*EXCERPT*.
His first paragraph argues, in short, that Utilitarians value liberty only when it is expedient, which allows room for the government to slowly reduce liberty over time. Rothbard points out how this leads to statism, which he clearly believes is a bad thing. For the sake of argument, let us assume that Rothbard is correct in his belief.

Rothbard argues that the Utilitarian drive towards “efficiency” led to statism and replaced “any concept of justice or right.” It is apparent from the quoted text that he supports justice and rights because they increase the well-being of society. If the reader questions this claim, the following argument should clear up any doubt.

There are two possible reasons why he could object to statism.

The first possible reason is that rights (i.e. individual liberties) are valuable in themselves, in which case “bad” is defined as “restricting individual liberties.” By this premise, Utilitarianism is by default inferior to Libertarianism and there is no use trying to argue against it. If this were Rothbard’s premise, his argument–which states that statism restricts personal liberties, therefore it is bad—would be reduced to “statism restricts personal liberties, therefore it restricts personal liberties.” This is a tautology. There is no use in making such an argument, so he would not make it.

The second possible reason is that rights are valuable because they increase the welfare of society. Rothbard must be using this second reason as his premise; it is the only way he could justify the claim that statism is bad without resorting to tautologies.**

This seems to be a case of using Utilitarianism to argue against Utilitarianism. To argue that compromising personal liberty leads to statism, and statism is harmful to a nation’s general welfare, is to argue that compromising personal liberty decreases utility. Rothbard’s objection to Utilitarianism, then, is that it decreases utility.

He does not object to Utilitarianism itself, but rather to a short-sighted attempt at Utilitarianism. If Rothbard is correct that statism is harmful and that short-sighted Utilitarianism leads to statism, the enlightened Utilitarian should more fiercely protect personal liberty and be less willing to compromise principle for the sake of expediency.

Rothbard’s second paragraph once again uses Utilitarianism to attempt to refute Utilitarianism. He seems to be arguing against a particular group of Utilitarians rather than against Utilitarianism itself; his criticisms against this group are legitimate, but do not hold against the whole of the Utilitarian theory.

*GIVEN DATA*.

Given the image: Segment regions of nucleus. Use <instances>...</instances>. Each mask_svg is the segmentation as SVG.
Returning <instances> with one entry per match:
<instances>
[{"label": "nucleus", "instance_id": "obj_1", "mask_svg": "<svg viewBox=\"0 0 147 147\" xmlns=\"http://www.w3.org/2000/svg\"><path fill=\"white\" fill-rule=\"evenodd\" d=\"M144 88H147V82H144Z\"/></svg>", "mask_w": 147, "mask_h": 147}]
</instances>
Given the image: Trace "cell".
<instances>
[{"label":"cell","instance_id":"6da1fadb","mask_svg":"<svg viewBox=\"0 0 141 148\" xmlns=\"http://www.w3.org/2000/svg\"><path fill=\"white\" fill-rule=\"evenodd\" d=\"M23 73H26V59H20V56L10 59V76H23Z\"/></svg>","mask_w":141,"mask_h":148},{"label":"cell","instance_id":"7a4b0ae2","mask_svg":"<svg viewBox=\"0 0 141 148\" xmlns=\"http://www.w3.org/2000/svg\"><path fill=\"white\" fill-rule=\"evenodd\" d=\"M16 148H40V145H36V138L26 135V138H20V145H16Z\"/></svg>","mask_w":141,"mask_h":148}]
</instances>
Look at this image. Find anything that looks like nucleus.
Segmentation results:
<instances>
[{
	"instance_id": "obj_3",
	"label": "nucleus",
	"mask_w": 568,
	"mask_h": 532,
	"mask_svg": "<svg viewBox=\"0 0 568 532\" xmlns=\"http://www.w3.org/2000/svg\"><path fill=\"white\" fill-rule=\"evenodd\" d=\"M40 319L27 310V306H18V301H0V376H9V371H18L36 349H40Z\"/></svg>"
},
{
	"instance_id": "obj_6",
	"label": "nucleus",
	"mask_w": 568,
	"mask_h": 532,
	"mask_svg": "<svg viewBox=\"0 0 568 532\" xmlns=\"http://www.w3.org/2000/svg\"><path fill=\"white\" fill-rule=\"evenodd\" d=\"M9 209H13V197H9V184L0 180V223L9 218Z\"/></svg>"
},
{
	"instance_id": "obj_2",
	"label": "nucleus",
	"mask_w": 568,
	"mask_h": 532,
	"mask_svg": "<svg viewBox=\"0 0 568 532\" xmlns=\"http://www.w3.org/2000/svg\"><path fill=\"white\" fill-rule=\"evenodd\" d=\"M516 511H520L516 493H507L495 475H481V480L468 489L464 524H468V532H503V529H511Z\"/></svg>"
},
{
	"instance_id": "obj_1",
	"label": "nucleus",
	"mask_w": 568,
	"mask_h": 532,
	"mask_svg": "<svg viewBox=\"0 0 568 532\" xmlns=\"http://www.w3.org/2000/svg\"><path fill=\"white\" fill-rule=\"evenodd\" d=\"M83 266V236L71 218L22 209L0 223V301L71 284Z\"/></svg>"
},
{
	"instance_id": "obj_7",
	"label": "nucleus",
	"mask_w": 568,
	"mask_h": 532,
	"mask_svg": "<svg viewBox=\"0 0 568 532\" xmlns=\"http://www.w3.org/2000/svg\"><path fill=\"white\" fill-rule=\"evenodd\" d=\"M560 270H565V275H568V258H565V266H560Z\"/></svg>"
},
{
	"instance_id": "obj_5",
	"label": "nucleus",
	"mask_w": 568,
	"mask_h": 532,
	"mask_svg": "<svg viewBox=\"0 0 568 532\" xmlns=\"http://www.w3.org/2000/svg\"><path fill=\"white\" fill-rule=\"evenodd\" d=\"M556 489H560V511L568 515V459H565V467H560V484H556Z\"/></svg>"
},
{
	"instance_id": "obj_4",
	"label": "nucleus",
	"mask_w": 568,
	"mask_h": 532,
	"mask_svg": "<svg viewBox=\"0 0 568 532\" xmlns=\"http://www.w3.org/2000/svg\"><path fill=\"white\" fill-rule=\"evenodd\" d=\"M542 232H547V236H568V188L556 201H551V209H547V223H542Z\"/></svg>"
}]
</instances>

*TASKS FOR THIS EXERCISE*.
(1) According to the excerpt on Rothbard and Utilitarianism, what is Rothbard's objection to Utilitarianism?
(2) Repeat the passage of the excerpt on Rothbard and Utilitarianism from "This seems to" up to and including "sake of expediency.".

*EXPECTED RESULTS*.
(1) His objection is that Utilitarianism decreases utility.

(2)
This seems to be a case of using Utilitarianism to argue against Utilitarianism. To argue that compromising personal liberty leads to statism, and statism is harmful to a nation’s general welfare, is to argue that compromising personal liberty decreases utility. Rothbard’s objection to Utilitarianism, then, is that it decreases utility.

He does not object to Utilitarianism itself, but rather to a short-sighted attempt at Utilitarianism. If Rothbard is correct that statism is harmful and that short-sighted Utilitarianism leads to statism, the enlightened Utilitarian should more fiercely protect personal liberty and be less willing to compromise principle for the sake of expediency.